*Hüseyin Hilmi bin Saîd hazretleri buyuruyor ki:*
Biz her *(Namaz)* dan sonra, onbir *(İhlâs)* okuyoruz. Siz de okuyun kardeşim. Vaktiniz *(Müsâit)* se, her namazdan sonra okumalı.
Vaktiniz *(Yoksa)*, hiç olmazsa günde bir *(Vakit)* okuyun, meselâ *(Sabah)* namâzından sonra.
Bir mü’min *(Sağlam)* sa, ayaklarını başkasına yıkatması *(Haram)* dır, kendisi yıkayacak. Ancak iki kişi müstesnâ. *(Hoca)* sı ve *(Baba)* sı, bunların ayakları yıkanır.
Mehmet Mâsum hazretleri de *(Abdest)* alırken talebesi *(Su)* dökerdi, fakat *(Ayak)* larını ona yıkatmazdı.
Bir gün, tam yüzünü yıkarken, talebenin elinden *(Testi)* yi kapdığı gibi, olanca hızıyla karşıki duvara *(Çarpıyor)* Mübârek.
*(Testi)* paramparça oluyor, *(Çocuk)* hiçbir şey anlamıyor. İki ay sonra, bir *(Talebe)* si, elinde o kırılan *(Testi)* nin parçalarıyla geliyor.
Ve diyor ki: Ben, falan gün, bir *(Orman)* ın içinden geçmek zorunda kaldım. Bir *(Arslan)* tam üzerime atlarken; *(Yetiş yâ hocam!)* dedim.

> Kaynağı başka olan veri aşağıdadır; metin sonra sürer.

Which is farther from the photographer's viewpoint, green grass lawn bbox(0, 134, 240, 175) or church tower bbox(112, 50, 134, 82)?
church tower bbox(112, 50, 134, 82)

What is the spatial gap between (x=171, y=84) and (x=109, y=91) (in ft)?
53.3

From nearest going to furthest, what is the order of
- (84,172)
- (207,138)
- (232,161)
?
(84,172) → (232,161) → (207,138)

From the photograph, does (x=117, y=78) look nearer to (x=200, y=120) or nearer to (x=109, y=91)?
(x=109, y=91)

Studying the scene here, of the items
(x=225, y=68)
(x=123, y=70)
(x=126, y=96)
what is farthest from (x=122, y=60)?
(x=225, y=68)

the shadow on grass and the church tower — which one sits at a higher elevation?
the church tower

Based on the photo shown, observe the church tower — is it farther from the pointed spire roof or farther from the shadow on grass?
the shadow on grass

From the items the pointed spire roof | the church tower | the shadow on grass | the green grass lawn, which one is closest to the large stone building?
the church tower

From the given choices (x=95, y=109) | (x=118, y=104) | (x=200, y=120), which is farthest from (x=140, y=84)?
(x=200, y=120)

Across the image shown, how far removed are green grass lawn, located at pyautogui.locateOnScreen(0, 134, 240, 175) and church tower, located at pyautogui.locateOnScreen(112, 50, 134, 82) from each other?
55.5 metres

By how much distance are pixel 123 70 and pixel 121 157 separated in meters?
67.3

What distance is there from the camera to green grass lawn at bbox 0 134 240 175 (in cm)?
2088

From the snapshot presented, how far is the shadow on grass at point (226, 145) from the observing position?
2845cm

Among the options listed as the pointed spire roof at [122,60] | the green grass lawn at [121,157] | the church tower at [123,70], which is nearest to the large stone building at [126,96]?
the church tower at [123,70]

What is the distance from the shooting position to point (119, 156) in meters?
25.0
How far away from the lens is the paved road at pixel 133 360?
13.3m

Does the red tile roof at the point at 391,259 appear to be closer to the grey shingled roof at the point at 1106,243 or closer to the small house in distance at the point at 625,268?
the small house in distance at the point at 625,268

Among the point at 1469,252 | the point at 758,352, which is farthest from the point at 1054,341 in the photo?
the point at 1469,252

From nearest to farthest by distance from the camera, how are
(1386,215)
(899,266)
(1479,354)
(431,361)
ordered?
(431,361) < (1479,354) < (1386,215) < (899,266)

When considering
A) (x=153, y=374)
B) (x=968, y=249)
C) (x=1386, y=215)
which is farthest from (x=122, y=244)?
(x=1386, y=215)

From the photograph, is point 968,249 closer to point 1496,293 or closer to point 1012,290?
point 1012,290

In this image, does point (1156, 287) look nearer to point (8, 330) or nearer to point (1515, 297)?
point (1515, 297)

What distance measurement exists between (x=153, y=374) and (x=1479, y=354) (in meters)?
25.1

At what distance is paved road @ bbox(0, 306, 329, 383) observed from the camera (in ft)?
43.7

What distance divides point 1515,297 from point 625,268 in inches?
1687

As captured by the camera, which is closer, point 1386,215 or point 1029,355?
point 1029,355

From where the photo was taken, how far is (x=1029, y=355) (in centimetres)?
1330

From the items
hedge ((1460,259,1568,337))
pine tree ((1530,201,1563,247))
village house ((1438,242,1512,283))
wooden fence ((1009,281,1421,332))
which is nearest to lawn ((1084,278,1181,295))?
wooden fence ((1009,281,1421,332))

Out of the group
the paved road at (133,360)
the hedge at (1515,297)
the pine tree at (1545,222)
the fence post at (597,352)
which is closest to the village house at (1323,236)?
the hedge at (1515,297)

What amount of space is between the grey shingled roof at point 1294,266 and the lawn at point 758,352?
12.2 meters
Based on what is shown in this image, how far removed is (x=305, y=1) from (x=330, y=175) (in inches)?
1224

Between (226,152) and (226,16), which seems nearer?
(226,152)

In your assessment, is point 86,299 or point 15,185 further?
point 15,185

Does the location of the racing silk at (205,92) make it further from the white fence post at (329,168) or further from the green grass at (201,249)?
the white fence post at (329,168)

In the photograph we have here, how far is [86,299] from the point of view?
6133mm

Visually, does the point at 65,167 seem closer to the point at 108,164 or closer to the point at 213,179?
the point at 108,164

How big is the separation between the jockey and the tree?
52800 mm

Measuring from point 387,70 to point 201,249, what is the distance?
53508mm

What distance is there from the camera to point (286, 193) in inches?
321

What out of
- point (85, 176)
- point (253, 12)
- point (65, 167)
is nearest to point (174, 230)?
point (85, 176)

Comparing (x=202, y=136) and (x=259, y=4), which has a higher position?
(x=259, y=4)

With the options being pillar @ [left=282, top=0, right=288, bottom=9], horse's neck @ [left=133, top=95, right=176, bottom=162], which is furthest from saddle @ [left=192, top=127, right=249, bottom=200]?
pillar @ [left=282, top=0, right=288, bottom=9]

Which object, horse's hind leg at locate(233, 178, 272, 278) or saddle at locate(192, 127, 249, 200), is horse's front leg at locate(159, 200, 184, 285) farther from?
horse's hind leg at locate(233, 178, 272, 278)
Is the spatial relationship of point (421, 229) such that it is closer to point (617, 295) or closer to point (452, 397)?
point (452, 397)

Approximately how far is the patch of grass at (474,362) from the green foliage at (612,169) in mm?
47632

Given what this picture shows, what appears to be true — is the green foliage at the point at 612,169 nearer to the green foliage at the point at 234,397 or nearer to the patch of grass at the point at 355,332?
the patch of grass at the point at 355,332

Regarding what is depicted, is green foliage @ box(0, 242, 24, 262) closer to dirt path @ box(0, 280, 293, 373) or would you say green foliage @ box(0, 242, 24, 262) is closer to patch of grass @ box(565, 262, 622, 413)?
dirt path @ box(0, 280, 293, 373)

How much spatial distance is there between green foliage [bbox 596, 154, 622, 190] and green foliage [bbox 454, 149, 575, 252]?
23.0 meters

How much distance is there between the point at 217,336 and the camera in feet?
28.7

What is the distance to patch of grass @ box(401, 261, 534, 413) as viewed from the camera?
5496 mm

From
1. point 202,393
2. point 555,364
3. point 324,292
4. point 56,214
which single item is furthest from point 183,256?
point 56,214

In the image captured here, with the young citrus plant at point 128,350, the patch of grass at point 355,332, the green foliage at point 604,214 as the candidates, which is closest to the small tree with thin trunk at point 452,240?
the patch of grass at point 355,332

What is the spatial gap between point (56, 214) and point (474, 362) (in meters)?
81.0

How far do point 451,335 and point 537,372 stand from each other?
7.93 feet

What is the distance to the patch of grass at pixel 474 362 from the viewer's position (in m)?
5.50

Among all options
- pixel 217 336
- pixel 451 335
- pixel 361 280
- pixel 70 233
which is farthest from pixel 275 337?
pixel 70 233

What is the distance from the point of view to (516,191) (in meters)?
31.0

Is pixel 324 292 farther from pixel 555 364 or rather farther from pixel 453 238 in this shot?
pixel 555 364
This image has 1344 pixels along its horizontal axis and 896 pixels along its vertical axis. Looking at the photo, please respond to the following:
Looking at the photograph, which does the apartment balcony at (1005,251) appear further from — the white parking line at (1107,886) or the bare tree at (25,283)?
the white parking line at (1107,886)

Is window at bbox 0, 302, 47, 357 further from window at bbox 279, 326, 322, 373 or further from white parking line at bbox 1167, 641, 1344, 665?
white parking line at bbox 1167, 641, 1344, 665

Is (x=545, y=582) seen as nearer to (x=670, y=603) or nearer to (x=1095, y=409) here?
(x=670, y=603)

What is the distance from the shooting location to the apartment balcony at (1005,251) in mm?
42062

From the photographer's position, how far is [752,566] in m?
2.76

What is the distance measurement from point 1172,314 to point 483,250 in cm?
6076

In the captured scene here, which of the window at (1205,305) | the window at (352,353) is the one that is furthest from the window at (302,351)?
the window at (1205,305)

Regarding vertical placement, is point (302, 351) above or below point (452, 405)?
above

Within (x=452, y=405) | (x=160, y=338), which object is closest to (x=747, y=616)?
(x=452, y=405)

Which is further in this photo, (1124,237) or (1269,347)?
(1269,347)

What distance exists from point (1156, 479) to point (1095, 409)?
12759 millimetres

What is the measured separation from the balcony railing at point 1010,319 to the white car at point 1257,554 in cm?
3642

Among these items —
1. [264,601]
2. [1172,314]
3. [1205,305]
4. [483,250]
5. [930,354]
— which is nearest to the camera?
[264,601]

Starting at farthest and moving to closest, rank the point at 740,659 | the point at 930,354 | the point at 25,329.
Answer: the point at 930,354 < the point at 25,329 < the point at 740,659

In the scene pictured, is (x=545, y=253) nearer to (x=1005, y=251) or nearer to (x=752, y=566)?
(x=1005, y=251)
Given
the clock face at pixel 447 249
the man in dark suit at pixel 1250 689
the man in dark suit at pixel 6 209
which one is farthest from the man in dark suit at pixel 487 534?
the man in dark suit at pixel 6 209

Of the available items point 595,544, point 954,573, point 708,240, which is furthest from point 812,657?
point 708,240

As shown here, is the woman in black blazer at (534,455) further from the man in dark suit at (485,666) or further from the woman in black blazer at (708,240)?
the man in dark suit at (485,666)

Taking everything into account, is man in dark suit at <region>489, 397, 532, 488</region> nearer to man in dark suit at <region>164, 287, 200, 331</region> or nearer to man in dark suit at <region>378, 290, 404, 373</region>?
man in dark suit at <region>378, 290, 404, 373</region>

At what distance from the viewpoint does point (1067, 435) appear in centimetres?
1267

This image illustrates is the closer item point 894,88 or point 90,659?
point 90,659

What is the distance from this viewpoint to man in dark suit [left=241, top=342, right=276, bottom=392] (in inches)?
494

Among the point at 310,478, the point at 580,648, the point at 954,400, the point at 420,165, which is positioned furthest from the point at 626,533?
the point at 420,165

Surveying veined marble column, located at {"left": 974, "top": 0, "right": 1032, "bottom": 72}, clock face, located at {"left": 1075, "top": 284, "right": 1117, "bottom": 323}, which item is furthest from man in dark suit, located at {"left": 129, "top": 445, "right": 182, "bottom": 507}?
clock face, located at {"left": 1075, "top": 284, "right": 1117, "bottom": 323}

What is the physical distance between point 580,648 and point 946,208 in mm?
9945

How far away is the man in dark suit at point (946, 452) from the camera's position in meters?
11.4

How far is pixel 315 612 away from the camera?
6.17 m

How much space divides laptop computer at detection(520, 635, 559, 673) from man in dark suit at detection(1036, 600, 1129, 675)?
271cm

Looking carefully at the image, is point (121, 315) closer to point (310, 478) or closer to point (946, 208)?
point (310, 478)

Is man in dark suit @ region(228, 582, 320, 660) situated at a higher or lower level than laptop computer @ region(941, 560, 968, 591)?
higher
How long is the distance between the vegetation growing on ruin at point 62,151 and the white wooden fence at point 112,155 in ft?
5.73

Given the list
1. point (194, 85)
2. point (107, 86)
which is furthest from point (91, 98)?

O anda bir *(Testi)* hızla gelip, arslanın *(Beyni)* ne çarpıp parçalandı. O *(Parça)* ları toplayıp getirdim. Böyle diyor talebesi.
● ● ●
Efendimiz aleyhisselâm, bir gün eshâb-ı kirâma buyurdular ki:
Siz, *(Emr)* olunan şeylerin onda *(Dokuzu)* nu yapar, *(Biri)* ni terketseniz, *(Helâk)* olursunuz. Âhir zamanda gelecek ümmetimse, sâdece onda *(Biri)* ni yapsalar, *(Kurtulur)* lar buyurdu.
İşte, o onda bir, *(Îmân)* dır efendim, *(Doğru)* îmân, yâni *(Ehl-i sünnet)* îtikâdı.
Niçin böyledir? Çünkü *(Âhir)* zamanda *(Doğru)* yu bilen kalmıyacak. İnsanlar doğruyu *(Kime)* sorsunlar? *(Kim)* den öğrensinler? Doğruyu bilen yok ki.